### Work request
Reproduce the passage of the SQL Server password comment thread below, starting with "Congrats for your" and going on through "get no results.".

::: Document segment

Is there a way of doing something similar for newer versions of SQL Server? There are plenty of posts explaining how to reset it to something you know or gain access to an instance you are locked out of, but nothing explaining how to tell you what it is.

January 21, 2012 2:18 PM

Argenis said:

@John no, I'm not aware of any means to do that. The SA password is kept in encrypted blobs in newer versions, in a way that I am not familiar with.

You can definitely capture the password from memory if it has been reset very recently though. But it's very short lived.

January 22, 2012 4:26 AM

K. Brian Kelley said:

@John, for 2005+, in memory or by brute force. You can export it, but I've not seen anyone figure out any weaknesses in the hash like with 2000 (where an all uppercase version of the password was hashed and included, thereby reducing the # of possibilities per slot and making brute forcing quicker). The reason this is important is that, unlike Windows, the SQL Server based logins contain a salt, thereby eliminating rainbow tables.

2000 (and 7) is also susceptible to intercept across the network by looking at a packet trace if the sa account is used and the connection isn't encrypted.

February 14, 2012 9:45 PM

Nice job! said:

Congrats for your explanation.

However, please tell me if you see anything wrong in the way I´m trying to do so:

1) from my windows, I log on a sqlserver 2000 8.0.2039 ap4. Say the user is server is myserve and user is john

2) once logged, I procdump -ma sqlservr.exe (always from my windows box)

3) then I string it as in your exemple.

4) then I try to search for myserverjohn, myserver and john and get no results.

Thanks a lot,


May 20, 2013 9:56 AM

Argenis said:


I unfortunately don't have a test rig for this blog post anymore - I guess I'd have to ask: was there a session established to the server under the "john" login? Also, is the "myserve" a typo in your comment?

May 29, 2013 6:01 PM

Argenis said:

Please note that I cannot vouch for any products or technologies mentioned here. Use at your own risk.

February 26, 2014 11:52 AM

aescart1 said:


this helped me a lot ! Brilliant, I was really stuck without that !

October 7, 2014 4:45 PM

Guy R said:

Thanks for this .. 10 year old system .. password lost in the mists of time ... time to upgrade and no SA password to be found .. bugger.

::::::
::: Dataset content

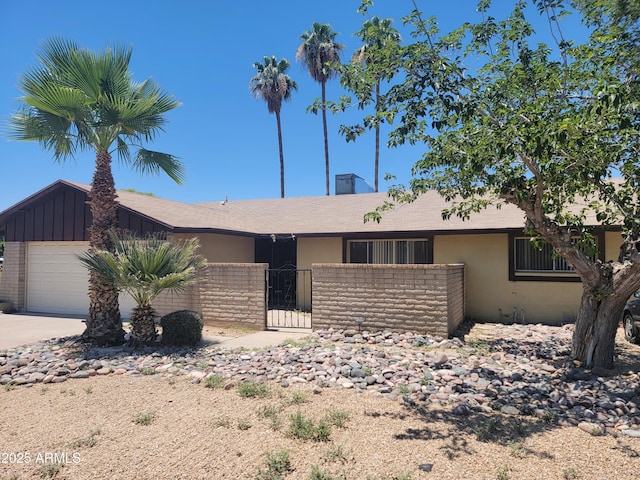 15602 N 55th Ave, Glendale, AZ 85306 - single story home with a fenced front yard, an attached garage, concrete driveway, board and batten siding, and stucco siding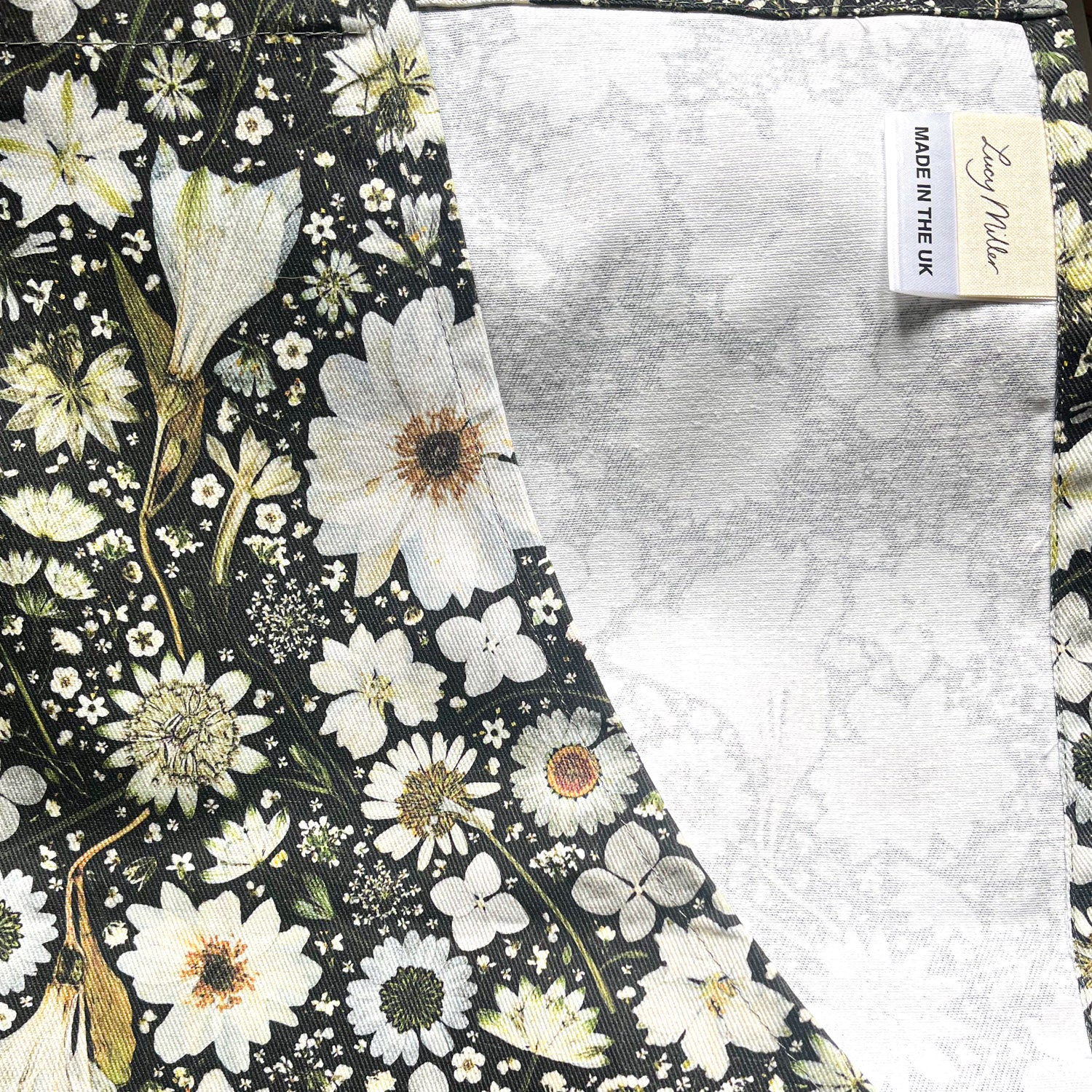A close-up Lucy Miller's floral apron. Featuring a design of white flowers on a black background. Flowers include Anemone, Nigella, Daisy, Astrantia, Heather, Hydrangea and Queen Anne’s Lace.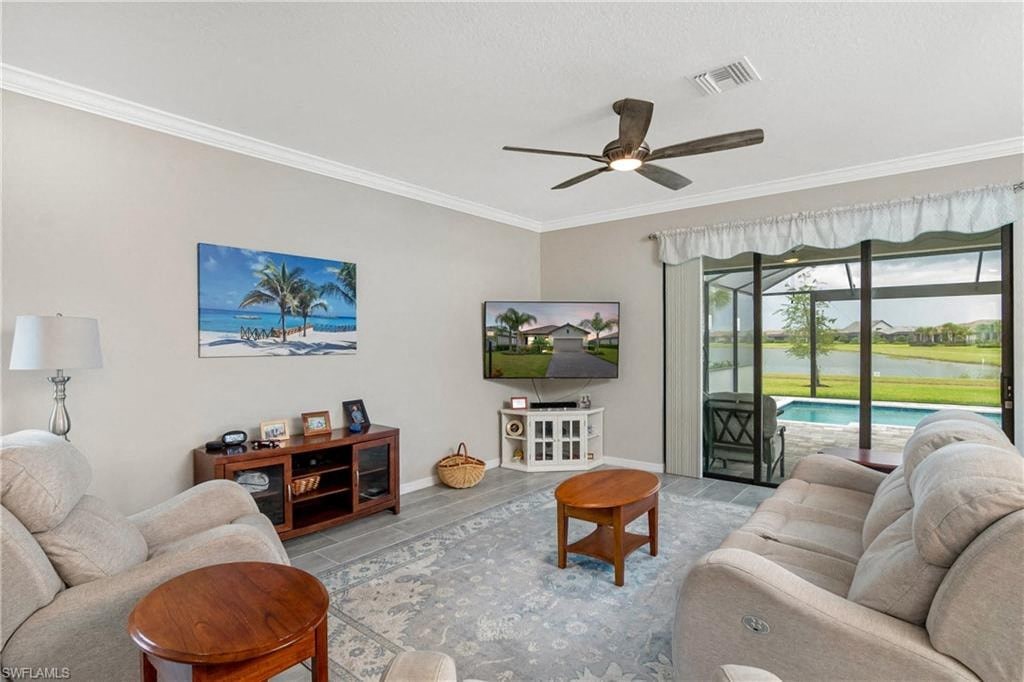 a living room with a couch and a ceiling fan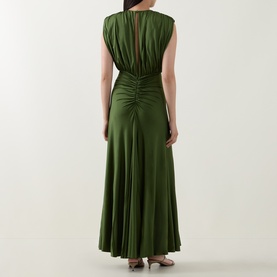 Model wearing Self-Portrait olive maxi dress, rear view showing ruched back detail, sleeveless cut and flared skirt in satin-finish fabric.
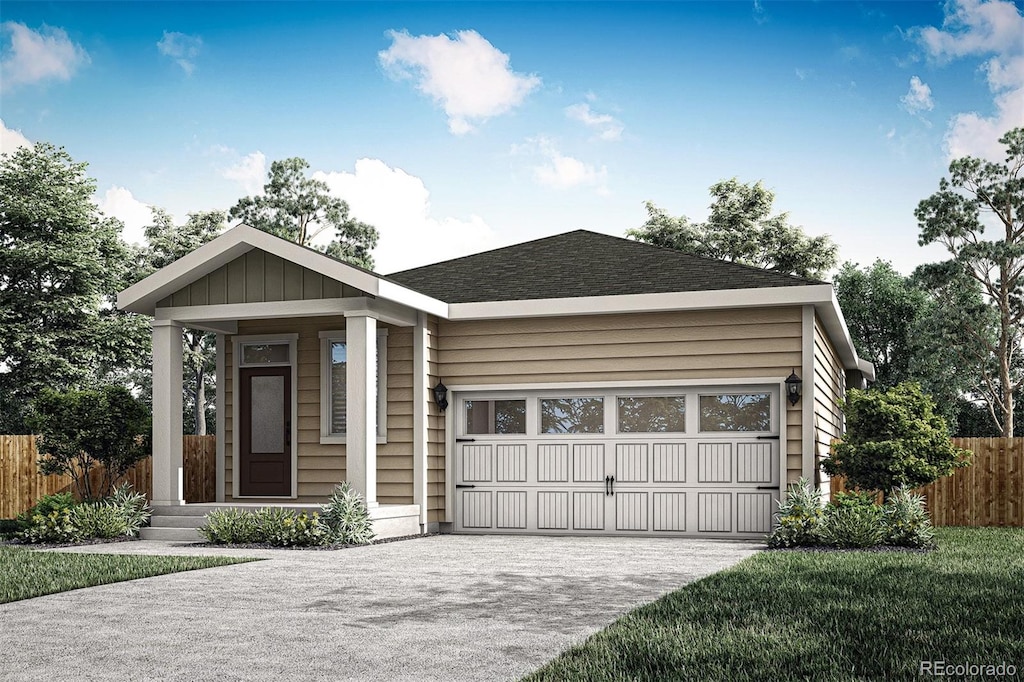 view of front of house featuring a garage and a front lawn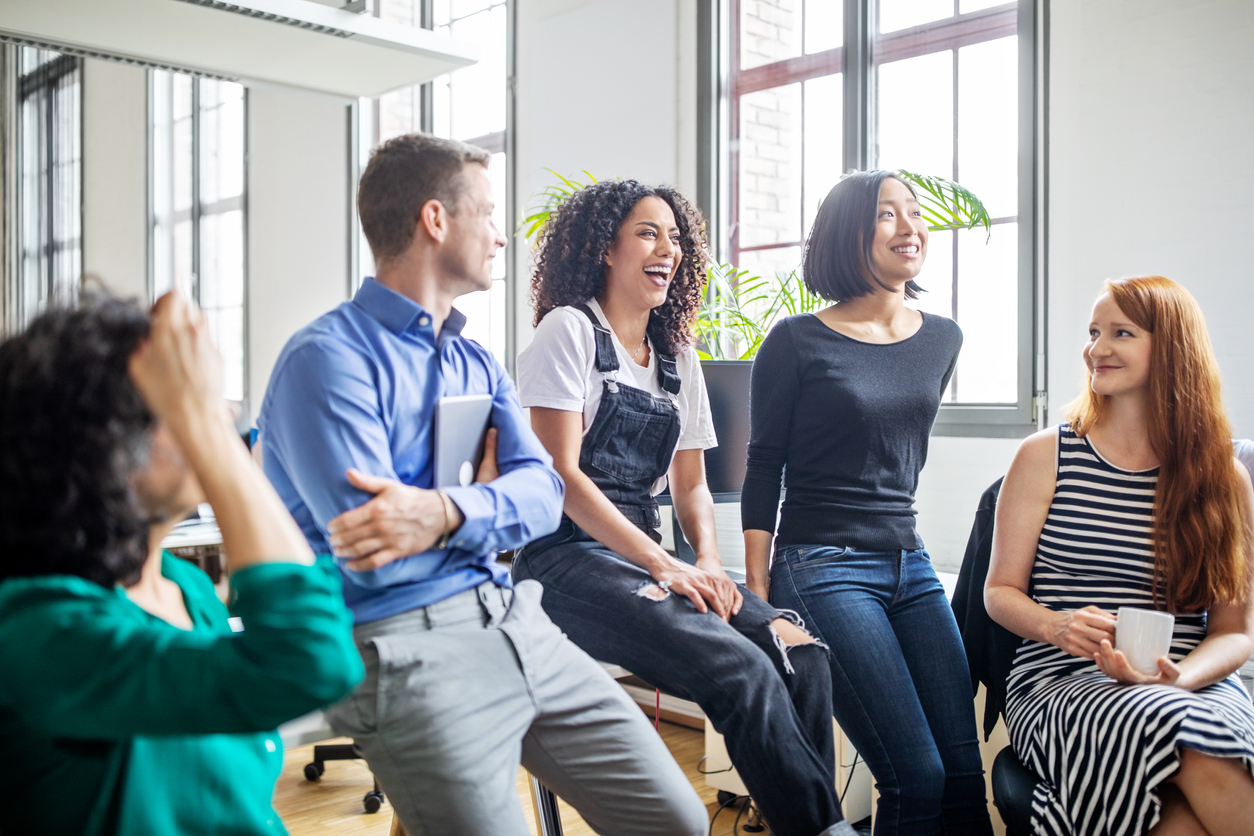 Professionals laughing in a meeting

::::::

### Output of the task
Congrats for your explanation.

However, please tell me if you see anything wrong in the way I´m trying to do so:

1) from my windows, I log on a sqlserver 2000 8.0.2039 ap4. Say the user is server is myserve and user is john

2) once logged, I procdump -ma sqlservr.exe (always from my windows box)

3) then I string it as in your exemple.

4) then I try to search for myserverjohn, myserver and john and get no results.